Il Piccolo 5 settembre

Ferriera: le preoccupazioni dei sindacati

"Cokeria di Servola,
una marcia controllata
è la soluzione migliore"

 

Un appello al giudice Fabrizio Rigo, perché sulla base delle perizie decida per una "marcia tecnica controllata" della cokeria. L’impianto infatti non si potrebbe spegnere né rallentare pena un danno irreparabile. E accanto all’appello la preoccupazione, perché "fino a oggi la Servola non ha mai rispettato gli impegni assunti, concordati o imposti".

In una nota il segretario provinciale della Fim-Cisl Livio Ceppi delinea gli scenari possibili per un futuro "pieno di preoccupazioni". Ceppi si riferisce anche al "mondo politico che ha gestito l’attuale tornata: sarebbe sconveniente se si dovesse ancora parlare di fumi alle prossime elezioni per il sindaco, con a fianco l’impatto ambientale di una megacentrale elettrica e un saldo occupazionale negativo, perché potrebbe nascere un terzo polo con tante nuove sorprese per accorgersi alla fine che la gente ha perso definitivamente la fiducia nella politica".
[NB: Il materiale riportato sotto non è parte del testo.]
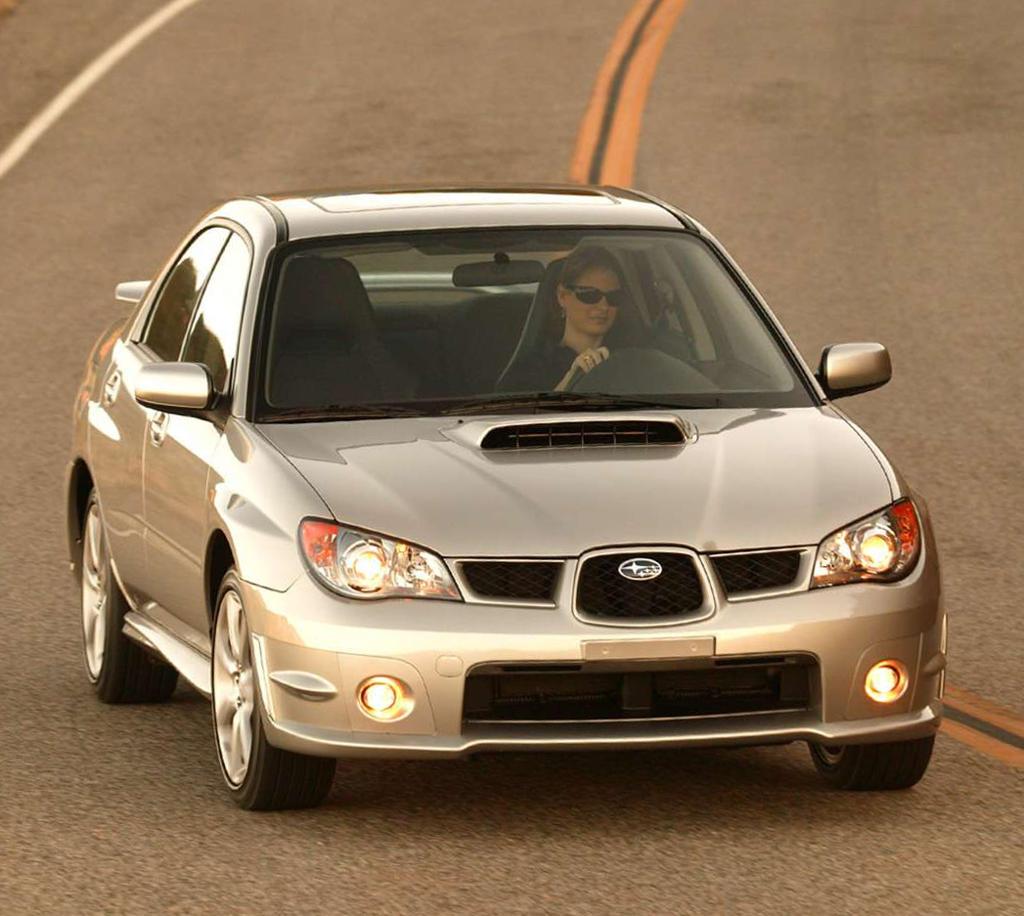 отзывают Subaru Impreza WRX 2006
La "marcia tecnica" della cokeria, scrive Ceppi, "permetterebbe di sviluppare quel percorso di dismissione" dello stabilimento "così come ipotizzato senza ripercussioni immediate e traumatiche sull’occupazione". Ma gli avvocati della proprietà "avrebbero ancora a disposizione la carta per un ricorso alla Corte costituzionale, cosa che congelerebbe ancora una volta il procedimento" in corso in Tribunale.
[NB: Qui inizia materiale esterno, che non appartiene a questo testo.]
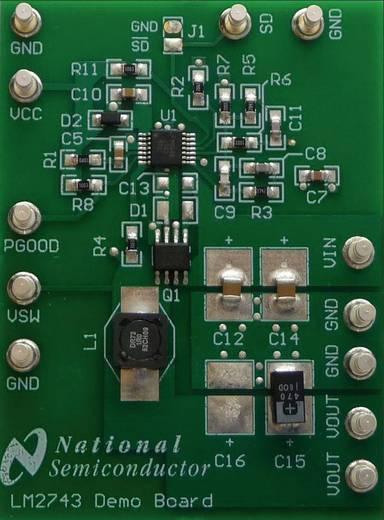 Entwicklungsboard Texas Instruments LM2743EVAL/NOPB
Un simile atteggiamento "sarebbe disastroso: continuare a calpestare la questione ambientale, pur nel rispetto formale dei parametri previsti dal ministro, significherebbe rompere del tutto non solo con i servolani ma anche con la città". "Sarebbe oltremodo preoccupante pensare che questa proprietà sia comunque al centro dello sviluppo di quell’area con altre iniziative, quando oltretutto ci stavamo già abituando a immaginare una Trieste simile a Montecarlo". Inoltre, secondo Ceppi, "è stata la stessa proprietà e non altri a decidere la dismissione della Ferriera sulla base di allettanti presupposti supportati da investimenti pubblici offerti dai politici, per nuove opportunità che garantirebbero alla Lucchini prospettive sicuramente migliori di quello che oggi offre la produzione dell’acciaio e della ghisa in un mercato globalizzato".

A caldeggiare l’ipotesi della marcia controllata della cokeria è anche la segreteria Snalm-Confsal, secondo cui la decisione "troverebbe probabilmente consensi tra gli abitanti di Servola fino alla definitiva dismissione degli impianti". Lo Snalm ricorda come il piano di riconversione redatto dal ministero delle Attività produttive non preveda una chiusura anticipata della cokeria: in caso contrario andrebbero perduti, sostiene il sindacato, 200 posti di lavoro, fatto questo "certamente inaccettabile". Lo Snalm ricorda come proprio oggi a Roma i vertici dell’Ilva di Taranto, i sindacati e il sindaco della città chiederanno a Roma i finanziamenti per la ristrutturazione della cokeria di quello stabilimento.